Supplied information start

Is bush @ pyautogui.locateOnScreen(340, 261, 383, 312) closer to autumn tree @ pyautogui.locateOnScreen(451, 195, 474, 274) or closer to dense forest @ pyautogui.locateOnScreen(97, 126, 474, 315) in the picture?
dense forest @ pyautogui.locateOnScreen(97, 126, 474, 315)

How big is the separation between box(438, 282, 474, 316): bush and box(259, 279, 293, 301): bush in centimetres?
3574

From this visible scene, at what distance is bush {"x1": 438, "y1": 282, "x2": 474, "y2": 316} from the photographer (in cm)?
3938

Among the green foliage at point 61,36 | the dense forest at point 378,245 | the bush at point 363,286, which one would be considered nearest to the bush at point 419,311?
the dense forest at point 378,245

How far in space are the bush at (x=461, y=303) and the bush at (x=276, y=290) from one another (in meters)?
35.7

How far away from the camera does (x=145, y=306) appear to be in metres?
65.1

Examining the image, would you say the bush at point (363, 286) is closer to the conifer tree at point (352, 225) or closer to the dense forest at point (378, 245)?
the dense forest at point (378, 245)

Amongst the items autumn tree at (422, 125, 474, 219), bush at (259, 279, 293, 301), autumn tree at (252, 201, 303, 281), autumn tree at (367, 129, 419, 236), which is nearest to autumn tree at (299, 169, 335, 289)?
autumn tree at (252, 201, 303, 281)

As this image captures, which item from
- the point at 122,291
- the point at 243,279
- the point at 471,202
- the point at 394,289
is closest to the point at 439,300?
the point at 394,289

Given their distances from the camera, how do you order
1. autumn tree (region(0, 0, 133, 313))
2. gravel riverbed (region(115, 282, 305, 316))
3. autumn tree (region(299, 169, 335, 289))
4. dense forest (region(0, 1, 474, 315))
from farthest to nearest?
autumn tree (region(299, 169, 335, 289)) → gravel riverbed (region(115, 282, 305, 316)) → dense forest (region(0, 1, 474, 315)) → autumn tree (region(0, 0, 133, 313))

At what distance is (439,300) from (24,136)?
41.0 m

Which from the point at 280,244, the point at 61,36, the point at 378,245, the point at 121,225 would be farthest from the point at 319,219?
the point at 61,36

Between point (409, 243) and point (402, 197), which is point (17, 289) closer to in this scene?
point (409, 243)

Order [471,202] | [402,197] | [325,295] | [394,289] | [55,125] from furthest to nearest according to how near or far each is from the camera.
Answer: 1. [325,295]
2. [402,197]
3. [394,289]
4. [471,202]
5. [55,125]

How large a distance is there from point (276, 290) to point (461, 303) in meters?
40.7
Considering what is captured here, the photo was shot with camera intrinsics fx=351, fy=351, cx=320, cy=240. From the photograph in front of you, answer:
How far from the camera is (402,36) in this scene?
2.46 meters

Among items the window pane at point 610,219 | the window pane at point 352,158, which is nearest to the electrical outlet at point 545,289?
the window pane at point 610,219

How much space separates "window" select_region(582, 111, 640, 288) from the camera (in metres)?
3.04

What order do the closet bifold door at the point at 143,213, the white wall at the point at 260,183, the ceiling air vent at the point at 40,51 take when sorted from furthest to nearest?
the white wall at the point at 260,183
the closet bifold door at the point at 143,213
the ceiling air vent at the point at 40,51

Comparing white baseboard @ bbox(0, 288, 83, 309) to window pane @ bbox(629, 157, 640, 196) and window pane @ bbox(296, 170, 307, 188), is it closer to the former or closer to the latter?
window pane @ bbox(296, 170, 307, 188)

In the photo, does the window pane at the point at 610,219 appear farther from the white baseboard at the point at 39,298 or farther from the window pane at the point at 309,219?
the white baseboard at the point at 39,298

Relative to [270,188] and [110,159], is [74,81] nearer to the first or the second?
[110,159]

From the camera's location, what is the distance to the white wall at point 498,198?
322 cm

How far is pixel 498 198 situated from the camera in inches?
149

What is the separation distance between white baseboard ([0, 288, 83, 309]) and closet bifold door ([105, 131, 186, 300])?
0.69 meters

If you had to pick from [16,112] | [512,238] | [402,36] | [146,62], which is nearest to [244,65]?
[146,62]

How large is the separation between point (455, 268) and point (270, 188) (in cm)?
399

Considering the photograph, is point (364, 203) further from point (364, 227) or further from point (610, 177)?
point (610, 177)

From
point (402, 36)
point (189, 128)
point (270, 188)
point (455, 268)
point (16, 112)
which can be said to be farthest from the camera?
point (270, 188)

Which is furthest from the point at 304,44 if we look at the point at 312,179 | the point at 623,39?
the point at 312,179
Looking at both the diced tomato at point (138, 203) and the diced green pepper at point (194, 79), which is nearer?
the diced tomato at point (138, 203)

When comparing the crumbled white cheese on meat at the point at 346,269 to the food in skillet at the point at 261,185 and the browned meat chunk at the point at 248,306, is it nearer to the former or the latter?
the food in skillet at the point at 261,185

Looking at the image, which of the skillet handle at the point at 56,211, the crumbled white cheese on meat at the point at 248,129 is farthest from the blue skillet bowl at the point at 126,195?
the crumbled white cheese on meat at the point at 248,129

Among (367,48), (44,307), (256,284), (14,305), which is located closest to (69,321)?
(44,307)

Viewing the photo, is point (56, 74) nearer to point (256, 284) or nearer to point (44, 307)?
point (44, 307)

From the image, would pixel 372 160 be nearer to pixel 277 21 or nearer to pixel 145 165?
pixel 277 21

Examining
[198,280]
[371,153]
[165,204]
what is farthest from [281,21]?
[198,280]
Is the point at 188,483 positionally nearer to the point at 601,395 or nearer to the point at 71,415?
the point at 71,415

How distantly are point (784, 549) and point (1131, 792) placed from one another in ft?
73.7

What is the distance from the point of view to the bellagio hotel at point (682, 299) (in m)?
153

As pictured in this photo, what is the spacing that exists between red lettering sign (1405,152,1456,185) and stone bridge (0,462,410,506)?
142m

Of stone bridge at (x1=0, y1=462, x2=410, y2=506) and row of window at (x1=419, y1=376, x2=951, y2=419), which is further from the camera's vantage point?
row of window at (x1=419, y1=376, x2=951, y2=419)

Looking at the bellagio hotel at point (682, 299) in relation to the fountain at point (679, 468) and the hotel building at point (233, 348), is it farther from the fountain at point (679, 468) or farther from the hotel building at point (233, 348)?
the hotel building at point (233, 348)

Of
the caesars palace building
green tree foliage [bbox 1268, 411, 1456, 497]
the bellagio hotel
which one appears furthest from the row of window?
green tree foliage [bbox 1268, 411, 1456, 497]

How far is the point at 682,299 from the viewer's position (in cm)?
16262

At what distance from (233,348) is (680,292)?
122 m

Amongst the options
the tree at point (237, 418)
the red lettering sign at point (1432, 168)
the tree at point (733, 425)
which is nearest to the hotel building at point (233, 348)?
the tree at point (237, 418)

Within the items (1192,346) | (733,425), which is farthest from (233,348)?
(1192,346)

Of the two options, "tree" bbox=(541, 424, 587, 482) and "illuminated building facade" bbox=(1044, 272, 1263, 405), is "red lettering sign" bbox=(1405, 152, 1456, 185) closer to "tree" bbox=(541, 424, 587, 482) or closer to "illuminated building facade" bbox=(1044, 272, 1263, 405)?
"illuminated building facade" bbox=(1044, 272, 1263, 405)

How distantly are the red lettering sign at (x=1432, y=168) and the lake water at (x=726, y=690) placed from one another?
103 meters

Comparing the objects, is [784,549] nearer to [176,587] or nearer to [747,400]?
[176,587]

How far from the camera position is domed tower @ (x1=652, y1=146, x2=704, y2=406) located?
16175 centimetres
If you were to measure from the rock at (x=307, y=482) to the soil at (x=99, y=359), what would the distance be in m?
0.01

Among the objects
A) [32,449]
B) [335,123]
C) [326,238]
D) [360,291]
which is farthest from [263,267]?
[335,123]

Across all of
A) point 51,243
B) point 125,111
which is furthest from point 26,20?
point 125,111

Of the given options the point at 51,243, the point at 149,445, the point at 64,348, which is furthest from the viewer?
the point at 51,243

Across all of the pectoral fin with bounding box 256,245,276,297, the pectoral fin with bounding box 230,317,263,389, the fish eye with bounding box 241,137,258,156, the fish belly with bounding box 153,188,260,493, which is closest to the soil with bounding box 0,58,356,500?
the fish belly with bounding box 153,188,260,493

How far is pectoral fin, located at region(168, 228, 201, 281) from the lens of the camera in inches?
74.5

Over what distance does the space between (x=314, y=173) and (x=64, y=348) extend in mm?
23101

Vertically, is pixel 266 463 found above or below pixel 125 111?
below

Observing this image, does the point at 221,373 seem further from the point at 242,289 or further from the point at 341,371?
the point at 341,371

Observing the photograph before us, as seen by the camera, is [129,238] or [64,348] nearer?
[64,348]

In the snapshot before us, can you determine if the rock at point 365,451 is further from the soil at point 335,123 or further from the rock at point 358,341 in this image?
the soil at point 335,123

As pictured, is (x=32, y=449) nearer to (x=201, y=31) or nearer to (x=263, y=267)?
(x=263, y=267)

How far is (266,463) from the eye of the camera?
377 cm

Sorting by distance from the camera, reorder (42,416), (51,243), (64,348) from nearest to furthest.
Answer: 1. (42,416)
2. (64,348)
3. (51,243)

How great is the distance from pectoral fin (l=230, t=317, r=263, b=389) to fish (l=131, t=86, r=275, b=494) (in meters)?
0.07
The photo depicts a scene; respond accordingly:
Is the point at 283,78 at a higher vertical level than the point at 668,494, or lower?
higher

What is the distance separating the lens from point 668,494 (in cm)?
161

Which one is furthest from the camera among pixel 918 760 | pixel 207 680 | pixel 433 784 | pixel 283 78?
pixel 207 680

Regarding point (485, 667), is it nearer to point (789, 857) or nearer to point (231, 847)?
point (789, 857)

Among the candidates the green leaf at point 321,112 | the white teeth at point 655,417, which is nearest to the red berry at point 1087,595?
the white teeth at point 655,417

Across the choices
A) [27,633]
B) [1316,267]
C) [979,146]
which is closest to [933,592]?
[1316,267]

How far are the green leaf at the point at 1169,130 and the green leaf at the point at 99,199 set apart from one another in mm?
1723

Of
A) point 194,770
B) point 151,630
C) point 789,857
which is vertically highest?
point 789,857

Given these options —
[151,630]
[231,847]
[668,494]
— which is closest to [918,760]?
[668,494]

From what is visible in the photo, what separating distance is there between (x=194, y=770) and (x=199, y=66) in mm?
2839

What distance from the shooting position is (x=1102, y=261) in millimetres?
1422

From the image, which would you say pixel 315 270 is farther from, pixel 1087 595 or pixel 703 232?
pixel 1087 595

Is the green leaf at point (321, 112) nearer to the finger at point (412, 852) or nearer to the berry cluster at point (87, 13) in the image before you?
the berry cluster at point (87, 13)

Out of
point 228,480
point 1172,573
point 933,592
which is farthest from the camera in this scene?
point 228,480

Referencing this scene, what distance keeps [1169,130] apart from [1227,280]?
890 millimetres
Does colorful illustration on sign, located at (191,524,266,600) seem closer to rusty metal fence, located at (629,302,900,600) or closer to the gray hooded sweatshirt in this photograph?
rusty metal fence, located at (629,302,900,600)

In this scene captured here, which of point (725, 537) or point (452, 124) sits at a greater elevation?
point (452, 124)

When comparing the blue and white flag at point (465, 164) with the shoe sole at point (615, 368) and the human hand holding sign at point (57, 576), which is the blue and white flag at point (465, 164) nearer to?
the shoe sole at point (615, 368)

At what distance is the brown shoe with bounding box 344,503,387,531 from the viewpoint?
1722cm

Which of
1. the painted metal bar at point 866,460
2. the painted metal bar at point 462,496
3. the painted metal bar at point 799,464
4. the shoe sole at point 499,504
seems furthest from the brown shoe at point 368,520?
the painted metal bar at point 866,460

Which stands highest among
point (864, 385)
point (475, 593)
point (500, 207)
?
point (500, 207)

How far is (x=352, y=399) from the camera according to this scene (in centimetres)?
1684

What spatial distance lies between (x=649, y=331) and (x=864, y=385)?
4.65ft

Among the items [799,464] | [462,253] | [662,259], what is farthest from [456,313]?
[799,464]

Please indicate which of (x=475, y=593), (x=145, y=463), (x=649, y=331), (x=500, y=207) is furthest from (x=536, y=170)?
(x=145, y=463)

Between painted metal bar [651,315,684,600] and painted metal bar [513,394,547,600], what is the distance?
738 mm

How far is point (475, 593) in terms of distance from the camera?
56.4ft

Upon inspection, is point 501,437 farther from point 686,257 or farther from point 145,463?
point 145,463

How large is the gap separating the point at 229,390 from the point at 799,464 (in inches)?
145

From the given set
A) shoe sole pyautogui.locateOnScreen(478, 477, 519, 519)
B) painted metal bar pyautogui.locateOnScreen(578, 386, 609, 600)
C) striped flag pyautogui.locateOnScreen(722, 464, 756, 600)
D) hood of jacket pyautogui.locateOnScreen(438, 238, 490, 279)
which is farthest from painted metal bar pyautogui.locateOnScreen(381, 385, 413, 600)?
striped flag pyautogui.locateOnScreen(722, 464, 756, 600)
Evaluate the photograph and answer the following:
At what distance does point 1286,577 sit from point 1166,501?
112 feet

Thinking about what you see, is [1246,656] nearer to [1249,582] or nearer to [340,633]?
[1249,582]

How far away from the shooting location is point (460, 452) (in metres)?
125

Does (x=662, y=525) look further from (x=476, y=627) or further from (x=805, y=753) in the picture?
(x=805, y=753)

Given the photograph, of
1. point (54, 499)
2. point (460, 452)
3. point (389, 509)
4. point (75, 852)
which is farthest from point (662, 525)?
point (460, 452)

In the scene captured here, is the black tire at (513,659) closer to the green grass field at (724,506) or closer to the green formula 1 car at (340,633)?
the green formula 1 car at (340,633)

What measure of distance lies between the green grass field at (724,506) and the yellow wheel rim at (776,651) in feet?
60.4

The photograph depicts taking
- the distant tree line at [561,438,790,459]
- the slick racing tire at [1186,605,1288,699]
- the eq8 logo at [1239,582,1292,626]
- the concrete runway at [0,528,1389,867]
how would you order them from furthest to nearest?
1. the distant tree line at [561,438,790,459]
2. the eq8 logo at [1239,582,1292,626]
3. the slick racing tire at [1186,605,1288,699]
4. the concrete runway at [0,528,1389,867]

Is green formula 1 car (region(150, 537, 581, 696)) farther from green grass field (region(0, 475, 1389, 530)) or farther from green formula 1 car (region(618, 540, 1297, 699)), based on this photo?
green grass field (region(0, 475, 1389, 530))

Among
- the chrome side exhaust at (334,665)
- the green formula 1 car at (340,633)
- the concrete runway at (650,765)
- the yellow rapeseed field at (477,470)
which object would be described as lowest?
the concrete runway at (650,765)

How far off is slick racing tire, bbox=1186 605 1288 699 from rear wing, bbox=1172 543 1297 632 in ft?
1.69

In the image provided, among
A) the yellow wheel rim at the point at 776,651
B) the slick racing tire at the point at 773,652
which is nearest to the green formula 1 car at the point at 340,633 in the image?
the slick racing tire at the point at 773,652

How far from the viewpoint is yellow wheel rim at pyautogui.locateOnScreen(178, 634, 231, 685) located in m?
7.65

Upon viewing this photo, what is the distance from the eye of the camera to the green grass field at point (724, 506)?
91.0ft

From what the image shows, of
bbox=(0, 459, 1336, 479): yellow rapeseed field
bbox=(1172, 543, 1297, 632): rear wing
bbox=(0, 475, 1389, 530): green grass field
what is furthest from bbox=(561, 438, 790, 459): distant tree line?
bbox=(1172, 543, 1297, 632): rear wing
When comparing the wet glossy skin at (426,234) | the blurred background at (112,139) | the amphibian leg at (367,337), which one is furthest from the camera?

Supplied information end

## [Aim]
Switch "shooting position" to "camera position" in the records from the line with "From what is" to the line with "890 millimetres", and give those lines again with nothing else changed.

## [Exercise output]
From what is visible in the photo, what separating distance is there between (x=194, y=770) and (x=199, y=66) in mm?
2839

What distance from the camera position is (x=1102, y=261) in millimetres?
1422

From the image, which would you say pixel 315 270 is farther from, pixel 1087 595 or pixel 703 232?
pixel 1087 595

Is the green leaf at point (321, 112) nearer to the finger at point (412, 852) or nearer to the berry cluster at point (87, 13) in the image before you?
the berry cluster at point (87, 13)

Out of
point 228,480
point 1172,573
point 933,592
which is farthest from the camera in this scene?
point 228,480

Referencing this scene, what distance keeps [1169,130] apart from [1227,280]?
890 millimetres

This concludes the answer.